This thesis draws parallels between what is happening today and what happened in the past. Poland plays a major role in the handling of Ukrainian refugees; you will understand why by reading this thesis.

The objective is to understand what the stakes of such an event for Poland are, both from the point of view of its alliance with Ukraine and from the global point of view, of its relationship with European countries and Russia.

The results presented are evidence from recent sources: the invasion of Ukraine took place in February and this brief will be published in June. The study of the situation is therefore based on recent data, which will surely be specified in the future.

Résumé

La guerre en Ukraine est un sujet d’actualité mais c’est aussi un problème qui fait référence au passé. Dans ce mémoire nous allons voir comment la guerre en Ukraine s’est déclenchée.

Puis nous allons expliquer les conséquences de cette guerre sur la Pologne et son système de fonctionnement. Nous étudierons le phénomène d’immigration des Ukrainiens vers la Pologne et les conséquences qui en découlent.

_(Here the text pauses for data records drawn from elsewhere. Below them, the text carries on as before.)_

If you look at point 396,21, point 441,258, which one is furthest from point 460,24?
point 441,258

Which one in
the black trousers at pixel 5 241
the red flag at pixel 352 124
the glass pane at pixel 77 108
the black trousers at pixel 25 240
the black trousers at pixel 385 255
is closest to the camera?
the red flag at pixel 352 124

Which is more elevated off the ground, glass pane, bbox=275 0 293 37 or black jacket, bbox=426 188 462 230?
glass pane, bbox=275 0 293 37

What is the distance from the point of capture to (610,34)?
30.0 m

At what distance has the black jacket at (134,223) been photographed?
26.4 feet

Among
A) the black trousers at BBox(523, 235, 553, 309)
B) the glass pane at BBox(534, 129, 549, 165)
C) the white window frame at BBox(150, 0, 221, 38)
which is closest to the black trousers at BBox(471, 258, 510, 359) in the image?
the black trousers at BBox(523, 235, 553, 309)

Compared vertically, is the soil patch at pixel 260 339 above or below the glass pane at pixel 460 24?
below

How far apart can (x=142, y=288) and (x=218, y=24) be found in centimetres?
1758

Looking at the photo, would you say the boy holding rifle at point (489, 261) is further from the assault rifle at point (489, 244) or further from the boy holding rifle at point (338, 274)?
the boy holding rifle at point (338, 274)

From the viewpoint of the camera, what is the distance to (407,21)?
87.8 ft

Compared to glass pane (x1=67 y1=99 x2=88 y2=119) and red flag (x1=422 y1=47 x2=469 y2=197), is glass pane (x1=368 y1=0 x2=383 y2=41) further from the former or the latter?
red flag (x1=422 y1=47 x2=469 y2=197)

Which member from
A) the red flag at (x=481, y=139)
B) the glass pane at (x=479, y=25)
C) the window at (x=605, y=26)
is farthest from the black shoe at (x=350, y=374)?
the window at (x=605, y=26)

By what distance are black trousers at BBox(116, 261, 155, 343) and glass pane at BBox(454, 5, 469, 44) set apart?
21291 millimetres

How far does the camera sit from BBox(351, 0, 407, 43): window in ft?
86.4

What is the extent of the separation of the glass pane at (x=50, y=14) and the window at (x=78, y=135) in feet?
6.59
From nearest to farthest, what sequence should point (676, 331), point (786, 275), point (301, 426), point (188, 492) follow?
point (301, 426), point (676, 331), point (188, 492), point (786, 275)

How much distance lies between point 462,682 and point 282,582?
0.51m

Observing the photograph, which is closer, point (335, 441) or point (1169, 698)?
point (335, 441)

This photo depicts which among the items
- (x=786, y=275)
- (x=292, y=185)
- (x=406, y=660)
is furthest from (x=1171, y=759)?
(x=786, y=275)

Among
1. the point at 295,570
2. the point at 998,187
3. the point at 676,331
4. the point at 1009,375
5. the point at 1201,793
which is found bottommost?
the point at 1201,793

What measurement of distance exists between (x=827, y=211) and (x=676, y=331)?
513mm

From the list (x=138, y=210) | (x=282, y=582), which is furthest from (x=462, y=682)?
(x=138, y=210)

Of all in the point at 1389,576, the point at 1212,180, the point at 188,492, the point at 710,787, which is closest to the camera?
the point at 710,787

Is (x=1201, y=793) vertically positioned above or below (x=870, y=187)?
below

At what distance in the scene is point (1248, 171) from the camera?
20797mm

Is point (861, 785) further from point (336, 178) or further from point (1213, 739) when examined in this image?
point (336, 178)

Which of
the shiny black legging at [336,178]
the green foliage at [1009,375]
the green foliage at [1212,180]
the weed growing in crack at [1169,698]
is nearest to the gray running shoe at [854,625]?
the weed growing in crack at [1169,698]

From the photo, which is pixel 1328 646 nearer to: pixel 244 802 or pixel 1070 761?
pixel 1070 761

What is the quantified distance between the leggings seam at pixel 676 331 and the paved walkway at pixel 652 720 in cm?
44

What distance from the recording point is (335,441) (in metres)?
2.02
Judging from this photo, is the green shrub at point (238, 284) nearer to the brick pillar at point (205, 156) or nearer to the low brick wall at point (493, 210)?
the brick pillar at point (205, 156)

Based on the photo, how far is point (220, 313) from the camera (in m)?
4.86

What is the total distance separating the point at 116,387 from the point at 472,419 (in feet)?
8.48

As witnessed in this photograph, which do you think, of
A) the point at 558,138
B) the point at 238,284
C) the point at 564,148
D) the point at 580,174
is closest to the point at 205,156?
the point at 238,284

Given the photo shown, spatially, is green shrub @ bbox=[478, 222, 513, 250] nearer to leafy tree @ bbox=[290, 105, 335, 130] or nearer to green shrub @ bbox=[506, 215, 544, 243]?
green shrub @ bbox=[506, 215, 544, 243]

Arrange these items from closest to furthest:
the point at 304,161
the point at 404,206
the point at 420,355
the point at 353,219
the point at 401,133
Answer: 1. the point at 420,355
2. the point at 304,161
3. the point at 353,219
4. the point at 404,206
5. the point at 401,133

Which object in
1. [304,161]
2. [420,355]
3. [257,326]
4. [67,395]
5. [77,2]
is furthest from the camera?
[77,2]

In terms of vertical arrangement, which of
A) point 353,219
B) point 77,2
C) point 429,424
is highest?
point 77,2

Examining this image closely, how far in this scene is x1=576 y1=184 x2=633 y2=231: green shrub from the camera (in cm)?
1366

Nous expliquerons comment l’intégration des Ukrainiens s’est faite en Pologne. De plus, nous évoquerons aussi les liens existants entre la Pologne et l’Ukraine depuis des siècles.

Ce mémoire fait donc les parallèles de ce qui passe aujourd’hui avec les événements historiques passés. La Pologne joue un rôle majeur dans la prise en charge des réfugiés Ukrainiens, vous comprendrez pourquoi en lisant ce mémoire.

L’objectif est de comprendre quels sont les enjeux d’un tel évènement pour la Pologne, tant au point de vue alliance avec l’Ukraine qu’au point de vue mondial, dans sa relation avec les pays européen et la Russie.

Les résultats présentés sont les éléments de sources récentes : l’invasion en Ukraine s’est déroulée en février et ce mémoire sera publié en juin. L’étude de la situation se base donc sur de récentes données, qui seront sûrement précisées dans le futur.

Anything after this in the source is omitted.